** begin **
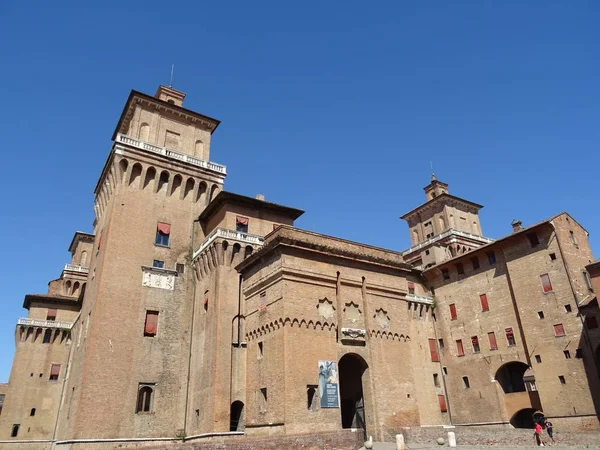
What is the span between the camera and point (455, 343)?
3991 cm

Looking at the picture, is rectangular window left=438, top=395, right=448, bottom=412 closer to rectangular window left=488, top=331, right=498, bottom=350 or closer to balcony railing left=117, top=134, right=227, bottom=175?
rectangular window left=488, top=331, right=498, bottom=350

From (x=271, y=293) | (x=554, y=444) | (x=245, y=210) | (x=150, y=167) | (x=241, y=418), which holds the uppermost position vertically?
(x=150, y=167)

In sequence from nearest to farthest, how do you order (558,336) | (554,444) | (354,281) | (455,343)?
(554,444) < (354,281) < (558,336) < (455,343)

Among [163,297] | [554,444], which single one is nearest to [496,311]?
[554,444]

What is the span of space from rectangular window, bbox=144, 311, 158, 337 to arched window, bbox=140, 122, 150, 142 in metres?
14.6

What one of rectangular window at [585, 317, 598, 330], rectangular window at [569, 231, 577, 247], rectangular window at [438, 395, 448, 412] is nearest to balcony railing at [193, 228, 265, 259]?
rectangular window at [438, 395, 448, 412]

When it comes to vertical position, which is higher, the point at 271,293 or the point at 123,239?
the point at 123,239

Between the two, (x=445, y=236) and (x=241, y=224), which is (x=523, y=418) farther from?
(x=241, y=224)

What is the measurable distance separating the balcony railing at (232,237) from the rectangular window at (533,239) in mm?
20277

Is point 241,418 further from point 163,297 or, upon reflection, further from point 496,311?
point 496,311

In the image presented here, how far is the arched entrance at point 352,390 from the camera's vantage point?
28.6m

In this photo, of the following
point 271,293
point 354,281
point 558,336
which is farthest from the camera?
point 558,336

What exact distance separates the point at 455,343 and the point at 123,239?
28690 millimetres

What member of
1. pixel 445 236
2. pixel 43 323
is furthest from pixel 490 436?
pixel 43 323
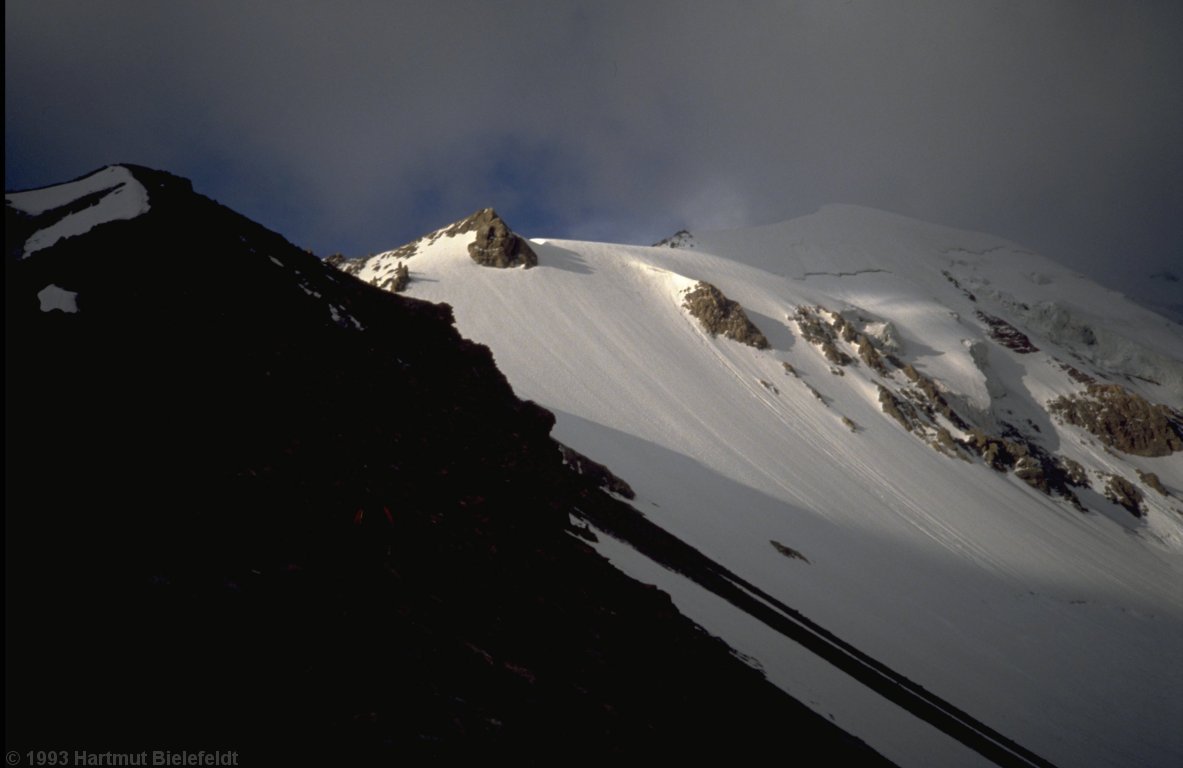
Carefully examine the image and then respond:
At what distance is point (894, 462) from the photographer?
38.3 metres

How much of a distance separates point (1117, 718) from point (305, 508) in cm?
2710

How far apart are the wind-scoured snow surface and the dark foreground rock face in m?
0.37

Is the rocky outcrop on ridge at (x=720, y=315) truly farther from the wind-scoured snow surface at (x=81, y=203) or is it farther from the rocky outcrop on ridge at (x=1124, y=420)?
the rocky outcrop on ridge at (x=1124, y=420)

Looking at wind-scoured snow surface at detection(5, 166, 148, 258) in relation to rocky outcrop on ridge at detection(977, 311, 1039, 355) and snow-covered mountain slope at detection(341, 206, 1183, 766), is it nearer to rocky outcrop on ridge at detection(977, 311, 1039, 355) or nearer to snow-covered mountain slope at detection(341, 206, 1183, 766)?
snow-covered mountain slope at detection(341, 206, 1183, 766)

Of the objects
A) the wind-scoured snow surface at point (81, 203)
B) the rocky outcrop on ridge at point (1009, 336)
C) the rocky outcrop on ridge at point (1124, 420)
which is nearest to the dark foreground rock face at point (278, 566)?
the wind-scoured snow surface at point (81, 203)

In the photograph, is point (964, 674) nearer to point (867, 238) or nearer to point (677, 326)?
point (677, 326)

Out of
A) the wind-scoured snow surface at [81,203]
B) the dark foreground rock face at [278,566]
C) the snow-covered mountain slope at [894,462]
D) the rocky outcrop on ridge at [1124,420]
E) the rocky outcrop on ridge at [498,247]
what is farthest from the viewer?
the rocky outcrop on ridge at [1124,420]

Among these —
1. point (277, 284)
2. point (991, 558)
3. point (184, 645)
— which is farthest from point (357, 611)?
point (991, 558)

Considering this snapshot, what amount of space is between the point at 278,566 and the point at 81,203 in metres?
9.19

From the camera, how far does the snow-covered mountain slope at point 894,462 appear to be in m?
16.1

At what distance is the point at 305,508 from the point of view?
4914 millimetres

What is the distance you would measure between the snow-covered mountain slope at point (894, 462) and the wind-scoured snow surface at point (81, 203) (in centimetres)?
1158

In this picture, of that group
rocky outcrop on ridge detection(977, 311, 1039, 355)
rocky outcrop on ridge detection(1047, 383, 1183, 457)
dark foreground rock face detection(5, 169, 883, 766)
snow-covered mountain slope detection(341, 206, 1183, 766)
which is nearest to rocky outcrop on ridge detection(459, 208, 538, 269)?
snow-covered mountain slope detection(341, 206, 1183, 766)

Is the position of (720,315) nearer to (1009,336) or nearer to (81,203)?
(81,203)
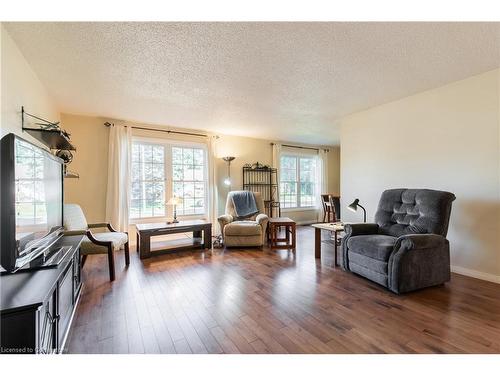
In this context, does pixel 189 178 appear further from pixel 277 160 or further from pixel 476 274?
pixel 476 274

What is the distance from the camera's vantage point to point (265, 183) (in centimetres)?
575

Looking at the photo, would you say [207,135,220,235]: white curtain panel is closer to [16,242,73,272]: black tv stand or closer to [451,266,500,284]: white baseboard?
[16,242,73,272]: black tv stand

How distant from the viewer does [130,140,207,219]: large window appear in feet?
14.0

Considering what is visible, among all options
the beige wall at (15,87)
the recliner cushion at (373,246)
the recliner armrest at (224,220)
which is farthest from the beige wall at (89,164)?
the recliner cushion at (373,246)

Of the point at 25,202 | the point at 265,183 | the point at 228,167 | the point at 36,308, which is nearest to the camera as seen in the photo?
the point at 36,308

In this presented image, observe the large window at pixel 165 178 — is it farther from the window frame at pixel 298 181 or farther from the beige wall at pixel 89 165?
the window frame at pixel 298 181

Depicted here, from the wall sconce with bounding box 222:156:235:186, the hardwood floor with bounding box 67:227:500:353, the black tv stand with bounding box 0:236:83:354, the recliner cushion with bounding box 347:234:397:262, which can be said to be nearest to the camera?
the black tv stand with bounding box 0:236:83:354

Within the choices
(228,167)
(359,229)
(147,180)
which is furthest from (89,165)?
(359,229)

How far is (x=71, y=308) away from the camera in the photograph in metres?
1.78

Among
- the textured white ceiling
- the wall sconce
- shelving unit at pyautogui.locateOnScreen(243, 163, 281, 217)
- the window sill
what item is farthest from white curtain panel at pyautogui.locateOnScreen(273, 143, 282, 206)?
the textured white ceiling

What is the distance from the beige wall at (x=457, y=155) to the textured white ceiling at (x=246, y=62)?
0.21 meters

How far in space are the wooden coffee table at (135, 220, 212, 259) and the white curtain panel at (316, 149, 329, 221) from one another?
12.4 ft

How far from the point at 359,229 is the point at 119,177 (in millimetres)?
3786
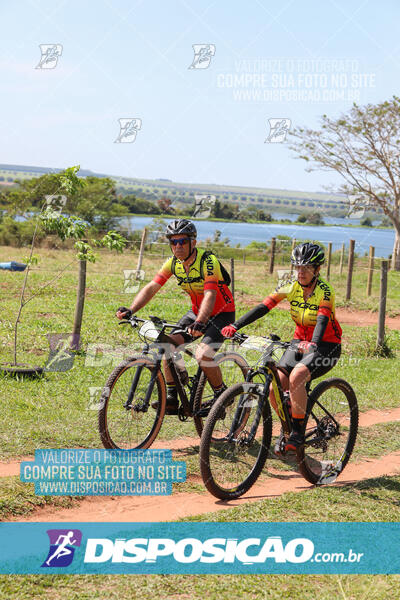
** end **
• _Job_: Reproduce all of the entries above word for word, omitting the pictures.

• _Reply to the exercise_:
What is the span between the camera and point (455, 343)?
3991 cm

Looking at the picture, is rectangular window left=438, top=395, right=448, bottom=412 closer to rectangular window left=488, top=331, right=498, bottom=350 or closer to balcony railing left=117, top=134, right=227, bottom=175?
rectangular window left=488, top=331, right=498, bottom=350

From (x=271, y=293) | (x=554, y=444) | (x=245, y=210) | (x=150, y=167) | (x=241, y=418), which holds the uppermost position vertically?
(x=150, y=167)

In sequence from nearest to farthest, how do you order (558,336) | (554,444) | (354,281) | (455,343)?
(554,444) < (354,281) < (558,336) < (455,343)

Among [163,297] | [554,444], which single one is nearest to [496,311]?
[554,444]

What is the span of space from rectangular window, bbox=144, 311, 158, 337 to arched window, bbox=140, 122, 150, 142 in metres?
14.6

What one of rectangular window at [585, 317, 598, 330], rectangular window at [569, 231, 577, 247], rectangular window at [438, 395, 448, 412] is nearest to balcony railing at [193, 228, 265, 259]?
rectangular window at [438, 395, 448, 412]

When it comes to vertical position, which is higher, the point at 271,293 or the point at 123,239?
the point at 123,239

Between the two, (x=445, y=236) and (x=241, y=224), which is (x=523, y=418) farther from?
(x=241, y=224)

What is the measurable distance separating the balcony railing at (232,237) from the rectangular window at (533,239) in mm?
20277

Is point 241,418 further from point 163,297 or, upon reflection, further from point 496,311?
point 496,311

In the image presented here, how far is the arched entrance at point 352,390 from the camera's vantage point?
28.6m

In this photo, of the following
point 271,293
point 354,281
point 558,336
which is farthest from the camera?
point 558,336

What exact distance separates the point at 455,343 and the point at 123,239?
28690 millimetres

What member of
1. pixel 445 236
2. pixel 43 323
is furthest from pixel 490 436?
pixel 43 323
Carefully examine the image and then respond:
At what distance is point (894, 462) from the photographer?
38.3 metres

How much of a distance separates point (1117, 718) from point (305, 508) in cm?
2710

How far apart are the wind-scoured snow surface and the dark foreground rock face in m?
0.37

Is the rocky outcrop on ridge at (x=720, y=315) truly farther from the wind-scoured snow surface at (x=81, y=203) or is it farther from the rocky outcrop on ridge at (x=1124, y=420)?
the rocky outcrop on ridge at (x=1124, y=420)

Looking at wind-scoured snow surface at detection(5, 166, 148, 258) in relation to rocky outcrop on ridge at detection(977, 311, 1039, 355) and snow-covered mountain slope at detection(341, 206, 1183, 766), is it nearer to rocky outcrop on ridge at detection(977, 311, 1039, 355) or nearer to snow-covered mountain slope at detection(341, 206, 1183, 766)?
snow-covered mountain slope at detection(341, 206, 1183, 766)

Of the objects
A) the wind-scoured snow surface at point (81, 203)
B) the rocky outcrop on ridge at point (1009, 336)
C) the rocky outcrop on ridge at point (1124, 420)
which is nearest to the dark foreground rock face at point (278, 566)?
the wind-scoured snow surface at point (81, 203)

In the photograph, is point (964, 674) nearer to point (867, 238) or nearer to point (677, 326)?
point (677, 326)

Out of
A) the wind-scoured snow surface at [81,203]
B) the dark foreground rock face at [278,566]
C) the snow-covered mountain slope at [894,462]
D) the rocky outcrop on ridge at [1124,420]
E) the rocky outcrop on ridge at [498,247]
what is farthest from the viewer?
the rocky outcrop on ridge at [1124,420]

Among these —
1. point (277, 284)
2. point (991, 558)
3. point (184, 645)
— which is farthest from point (357, 611)?
point (991, 558)

Considering this snapshot, what amount of space is between the point at 278,566 and the point at 81,203 in metres?
9.19

From the camera, how far does the snow-covered mountain slope at point 894,462 appear to be in m?
16.1

At what distance is the point at 305,508 from the point of view?
4914 millimetres

What is the distance you would measure between the snow-covered mountain slope at point (894, 462) and the wind-scoured snow surface at point (81, 203) (in centimetres)?
1158

In this picture, of that group
rocky outcrop on ridge detection(977, 311, 1039, 355)
rocky outcrop on ridge detection(1047, 383, 1183, 457)
dark foreground rock face detection(5, 169, 883, 766)
snow-covered mountain slope detection(341, 206, 1183, 766)
which is nearest to rocky outcrop on ridge detection(459, 208, 538, 269)?
snow-covered mountain slope detection(341, 206, 1183, 766)

Is the position of (720,315) nearer to (1009,336) or nearer to (81,203)?
(81,203)
In this context, does pixel 189 178 appear further from pixel 277 160 or further from pixel 476 274?
pixel 476 274

What is the distance from the camera's vantage point to point (265, 183) (in centimetres)?
575

Looking at the photo, would you say [207,135,220,235]: white curtain panel is closer to [16,242,73,272]: black tv stand or closer to [451,266,500,284]: white baseboard?
[16,242,73,272]: black tv stand

How distant from the viewer does [130,140,207,219]: large window appear in feet?
14.0

Considering what is visible, among all options
the beige wall at (15,87)
the recliner cushion at (373,246)
the recliner armrest at (224,220)
which is farthest from the beige wall at (89,164)?
the recliner cushion at (373,246)

Of the point at 25,202 | the point at 265,183 | the point at 228,167 | the point at 36,308, which is nearest to the camera as seen in the photo?
the point at 36,308

In this presented image, observe the large window at pixel 165 178 — is it farther from the window frame at pixel 298 181 or farther from the beige wall at pixel 89 165?
the window frame at pixel 298 181

Depicted here, from the wall sconce with bounding box 222:156:235:186, the hardwood floor with bounding box 67:227:500:353, the black tv stand with bounding box 0:236:83:354, the recliner cushion with bounding box 347:234:397:262, which can be said to be nearest to the camera?
the black tv stand with bounding box 0:236:83:354

Within the choices
(228,167)
(359,229)
(147,180)
which is furthest from (89,165)?
(359,229)

How far is (x=71, y=308) away from the camera in the photograph in metres?
1.78

Among
- the textured white ceiling
- the wall sconce
- shelving unit at pyautogui.locateOnScreen(243, 163, 281, 217)
- the window sill
what item is farthest from white curtain panel at pyautogui.locateOnScreen(273, 143, 282, 206)?
the textured white ceiling

What is the distance from the beige wall at (x=457, y=155) to the textured white ceiling at (x=246, y=62)?
0.21 meters

How far in space are the wooden coffee table at (135, 220, 212, 259) and the white curtain panel at (316, 149, 329, 221) from one another?
12.4 ft

How far from the point at 359,229 is the point at 119,177 (in millimetres)?
3786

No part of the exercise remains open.